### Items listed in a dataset
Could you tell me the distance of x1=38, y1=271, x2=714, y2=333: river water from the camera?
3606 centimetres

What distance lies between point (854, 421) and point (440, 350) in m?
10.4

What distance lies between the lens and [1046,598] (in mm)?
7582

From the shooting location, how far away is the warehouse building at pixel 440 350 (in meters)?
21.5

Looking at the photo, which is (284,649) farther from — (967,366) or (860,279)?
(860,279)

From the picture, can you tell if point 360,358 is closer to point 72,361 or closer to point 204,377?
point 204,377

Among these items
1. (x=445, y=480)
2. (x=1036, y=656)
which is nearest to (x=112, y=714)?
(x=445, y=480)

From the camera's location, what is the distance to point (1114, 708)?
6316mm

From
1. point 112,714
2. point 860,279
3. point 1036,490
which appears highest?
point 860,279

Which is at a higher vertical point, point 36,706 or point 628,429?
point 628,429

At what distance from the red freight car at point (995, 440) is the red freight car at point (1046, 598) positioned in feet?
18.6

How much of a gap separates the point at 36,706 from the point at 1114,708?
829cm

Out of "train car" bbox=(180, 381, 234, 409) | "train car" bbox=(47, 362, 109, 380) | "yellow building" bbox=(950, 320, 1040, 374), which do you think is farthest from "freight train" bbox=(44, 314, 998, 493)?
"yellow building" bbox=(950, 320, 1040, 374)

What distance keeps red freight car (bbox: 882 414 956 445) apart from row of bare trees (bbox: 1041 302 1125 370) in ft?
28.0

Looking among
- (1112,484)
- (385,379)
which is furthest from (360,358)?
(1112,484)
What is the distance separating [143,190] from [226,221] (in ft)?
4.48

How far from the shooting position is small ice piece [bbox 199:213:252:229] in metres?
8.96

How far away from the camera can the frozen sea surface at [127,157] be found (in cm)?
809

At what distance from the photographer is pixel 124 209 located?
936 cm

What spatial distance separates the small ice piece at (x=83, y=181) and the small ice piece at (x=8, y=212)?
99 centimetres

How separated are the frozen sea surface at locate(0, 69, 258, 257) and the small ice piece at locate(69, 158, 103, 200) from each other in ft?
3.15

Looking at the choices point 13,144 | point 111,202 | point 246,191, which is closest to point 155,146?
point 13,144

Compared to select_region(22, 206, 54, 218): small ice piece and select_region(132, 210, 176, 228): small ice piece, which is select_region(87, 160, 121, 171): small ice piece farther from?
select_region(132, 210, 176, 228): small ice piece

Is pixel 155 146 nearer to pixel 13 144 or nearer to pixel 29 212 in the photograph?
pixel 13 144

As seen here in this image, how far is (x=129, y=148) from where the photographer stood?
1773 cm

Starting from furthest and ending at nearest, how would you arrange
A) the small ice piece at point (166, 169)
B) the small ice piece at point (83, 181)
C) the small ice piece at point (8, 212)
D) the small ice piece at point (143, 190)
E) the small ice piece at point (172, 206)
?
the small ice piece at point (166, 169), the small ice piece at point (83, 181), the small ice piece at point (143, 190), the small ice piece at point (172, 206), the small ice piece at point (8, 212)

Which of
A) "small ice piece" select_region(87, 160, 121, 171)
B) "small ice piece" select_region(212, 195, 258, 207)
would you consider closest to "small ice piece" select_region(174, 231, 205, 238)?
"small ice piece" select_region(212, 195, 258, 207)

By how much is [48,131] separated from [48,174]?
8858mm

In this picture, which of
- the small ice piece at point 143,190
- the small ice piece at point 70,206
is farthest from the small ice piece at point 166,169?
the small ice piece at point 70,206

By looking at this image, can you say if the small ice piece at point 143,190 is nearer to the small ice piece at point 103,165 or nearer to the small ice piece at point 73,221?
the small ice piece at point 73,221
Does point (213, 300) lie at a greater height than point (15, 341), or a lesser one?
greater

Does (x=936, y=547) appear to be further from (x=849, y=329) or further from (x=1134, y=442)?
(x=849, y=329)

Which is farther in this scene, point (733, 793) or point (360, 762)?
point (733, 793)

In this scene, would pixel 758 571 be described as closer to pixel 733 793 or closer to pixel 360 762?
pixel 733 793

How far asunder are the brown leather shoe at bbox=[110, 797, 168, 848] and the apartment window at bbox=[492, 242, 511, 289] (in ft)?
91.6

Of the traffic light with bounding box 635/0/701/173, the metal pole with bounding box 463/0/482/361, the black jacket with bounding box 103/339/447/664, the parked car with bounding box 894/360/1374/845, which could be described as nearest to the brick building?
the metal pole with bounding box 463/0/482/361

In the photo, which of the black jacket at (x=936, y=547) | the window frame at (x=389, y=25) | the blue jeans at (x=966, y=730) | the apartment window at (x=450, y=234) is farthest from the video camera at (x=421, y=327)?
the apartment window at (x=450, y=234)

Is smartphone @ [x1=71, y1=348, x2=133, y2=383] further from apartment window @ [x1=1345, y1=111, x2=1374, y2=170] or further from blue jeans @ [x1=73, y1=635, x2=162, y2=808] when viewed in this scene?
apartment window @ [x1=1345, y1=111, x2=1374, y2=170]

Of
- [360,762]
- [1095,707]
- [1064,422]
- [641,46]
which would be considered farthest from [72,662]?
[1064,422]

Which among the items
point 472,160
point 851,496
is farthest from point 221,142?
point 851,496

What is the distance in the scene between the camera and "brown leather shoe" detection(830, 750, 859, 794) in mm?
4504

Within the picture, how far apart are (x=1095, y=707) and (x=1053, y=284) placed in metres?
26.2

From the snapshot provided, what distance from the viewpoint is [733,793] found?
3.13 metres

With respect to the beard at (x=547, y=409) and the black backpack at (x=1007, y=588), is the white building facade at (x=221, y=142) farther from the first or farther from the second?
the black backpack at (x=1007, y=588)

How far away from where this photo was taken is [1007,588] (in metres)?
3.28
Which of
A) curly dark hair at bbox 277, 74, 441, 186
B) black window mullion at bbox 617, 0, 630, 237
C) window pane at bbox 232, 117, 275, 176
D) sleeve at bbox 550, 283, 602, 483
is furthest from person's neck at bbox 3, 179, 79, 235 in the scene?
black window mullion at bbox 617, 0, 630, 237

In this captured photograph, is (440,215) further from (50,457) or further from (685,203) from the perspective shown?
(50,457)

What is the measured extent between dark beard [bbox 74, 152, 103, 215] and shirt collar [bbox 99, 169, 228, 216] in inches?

### STATED TASK
Retype all of the rows above word for word, with every line kept in its original order and form.

### CORRECT ANSWER
Could you tell me the distance of x1=38, y1=271, x2=714, y2=333: river water from the camera?
3606 centimetres

What distance lies between point (854, 421) and point (440, 350) in m?
10.4

What distance lies between the lens and [1046,598] (in mm)?
7582

From the shooting location, how far away is the warehouse building at pixel 440 350 (in meters)?
21.5

Looking at the photo, which is (284,649) farther from — (967,366) or (860,279)?
(860,279)

From the picture, can you tell if point 360,358 is closer to point 72,361 or closer to point 204,377?
point 204,377

Among these items
1. (x=445, y=480)
2. (x=1036, y=656)
which is nearest to (x=112, y=714)?
(x=445, y=480)

From the camera's location, what is the distance to point (1114, 708)?
6316mm

From
1. point 112,714
2. point 860,279
3. point 1036,490
which appears highest?
point 860,279

Which is at a higher vertical point, point 36,706 or point 628,429?
point 628,429

At what distance from the red freight car at point (995, 440) is the red freight car at point (1046, 598) positioned in feet?
18.6

How much of a gap separates the point at 36,706 from the point at 1114,708?
829cm

Out of "train car" bbox=(180, 381, 234, 409) | "train car" bbox=(47, 362, 109, 380) | "yellow building" bbox=(950, 320, 1040, 374), which do you think is farthest from "freight train" bbox=(44, 314, 998, 493)?
"yellow building" bbox=(950, 320, 1040, 374)

What distance keeps red freight car (bbox: 882 414 956 445) apart from row of bare trees (bbox: 1041 302 1125 370) in ft?
28.0

Looking among
- (1112,484)
- (385,379)
which is furthest from (360,358)?
(1112,484)
What is the distance separating [143,190] from [226,221] (in ft)?
4.48

How far from the shooting position is small ice piece [bbox 199:213:252:229] in metres?
8.96

How far away from the camera can the frozen sea surface at [127,157] be found (in cm)?
809

At what distance from the photographer is pixel 124 209 located?
936 cm

What spatial distance separates the small ice piece at (x=83, y=181) and the small ice piece at (x=8, y=212)?
99 centimetres

How separated are the frozen sea surface at locate(0, 69, 258, 257) and the small ice piece at locate(69, 158, 103, 200) from each other in ft?
3.15

Looking at the choices point 13,144 | point 111,202 | point 246,191, which is closest to point 155,146?
point 13,144

Compared to select_region(22, 206, 54, 218): small ice piece and select_region(132, 210, 176, 228): small ice piece, which is select_region(87, 160, 121, 171): small ice piece farther from?
select_region(132, 210, 176, 228): small ice piece

Is pixel 155 146 nearer to pixel 13 144 or nearer to pixel 29 212 in the photograph?
pixel 13 144

As seen here in this image, how far is (x=129, y=148) from where the photographer stood?
1773 cm

Starting from furthest and ending at nearest, how would you arrange
A) the small ice piece at point (166, 169)
B) the small ice piece at point (83, 181)
C) the small ice piece at point (8, 212)
D) the small ice piece at point (143, 190)
E) the small ice piece at point (172, 206)
?
the small ice piece at point (166, 169), the small ice piece at point (83, 181), the small ice piece at point (143, 190), the small ice piece at point (172, 206), the small ice piece at point (8, 212)

Which of
A) "small ice piece" select_region(87, 160, 121, 171)
B) "small ice piece" select_region(212, 195, 258, 207)
would you consider closest to "small ice piece" select_region(174, 231, 205, 238)?
"small ice piece" select_region(212, 195, 258, 207)

By how much is [48,131] separated from [48,174]?
8858mm

In this picture, which of
- the small ice piece at point 143,190
- the small ice piece at point 70,206
is farthest from the small ice piece at point 166,169?
the small ice piece at point 70,206

By looking at this image, can you say if the small ice piece at point 143,190 is nearer to the small ice piece at point 103,165 or nearer to the small ice piece at point 73,221?
the small ice piece at point 73,221
Does point (213, 300) lie at a greater height than point (15, 341), or a lesser one?
greater

Does (x=936, y=547) appear to be further from (x=849, y=329) or further from (x=1134, y=442)?
(x=849, y=329)

Which is farther in this scene, point (733, 793) or point (360, 762)?
point (733, 793)

In this scene, would pixel 758 571 be described as closer to pixel 733 793 or closer to pixel 360 762?
pixel 733 793

How far asunder are the brown leather shoe at bbox=[110, 797, 168, 848] and the apartment window at bbox=[492, 242, 511, 289] (in ft)?
91.6

Of the traffic light with bounding box 635/0/701/173, the metal pole with bounding box 463/0/482/361, the black jacket with bounding box 103/339/447/664, the parked car with bounding box 894/360/1374/845, which could be described as nearest to the brick building?
the metal pole with bounding box 463/0/482/361

In the photo, which of the black jacket at (x=936, y=547) | the window frame at (x=389, y=25) | the blue jeans at (x=966, y=730) | the apartment window at (x=450, y=234) is farthest from the video camera at (x=421, y=327)?
the apartment window at (x=450, y=234)

Is smartphone @ [x1=71, y1=348, x2=133, y2=383] further from apartment window @ [x1=1345, y1=111, x2=1374, y2=170] or further from blue jeans @ [x1=73, y1=635, x2=162, y2=808] when viewed in this scene?
apartment window @ [x1=1345, y1=111, x2=1374, y2=170]

Of
- [360,762]
- [1095,707]
- [1064,422]
- [641,46]
which would be considered farthest from [72,662]?
[1064,422]

Which among the items
point 472,160
point 851,496
is farthest from point 221,142?
point 851,496

What is the distance in the scene between the camera and "brown leather shoe" detection(830, 750, 859, 794) in mm?
4504

Within the picture, how far apart are (x=1095, y=707) and (x=1053, y=284) placed in metres?
26.2

From the snapshot provided, what distance from the viewpoint is [733,793] found?
3.13 metres

With respect to the beard at (x=547, y=409) and the black backpack at (x=1007, y=588), is the white building facade at (x=221, y=142) farther from the first or farther from the second?
the black backpack at (x=1007, y=588)

How far away from where this photo was taken is [1007,588] (in metres)?
3.28
Which of
A) curly dark hair at bbox 277, 74, 441, 186
B) black window mullion at bbox 617, 0, 630, 237
C) window pane at bbox 232, 117, 275, 176
D) sleeve at bbox 550, 283, 602, 483
is furthest from person's neck at bbox 3, 179, 79, 235 in the scene?
black window mullion at bbox 617, 0, 630, 237

In this captured photograph, is (440,215) further from (50,457) or further from (685,203) from the perspective shown?
(50,457)

What is the measured extent between dark beard [bbox 74, 152, 103, 215] and shirt collar [bbox 99, 169, 228, 216] in inches?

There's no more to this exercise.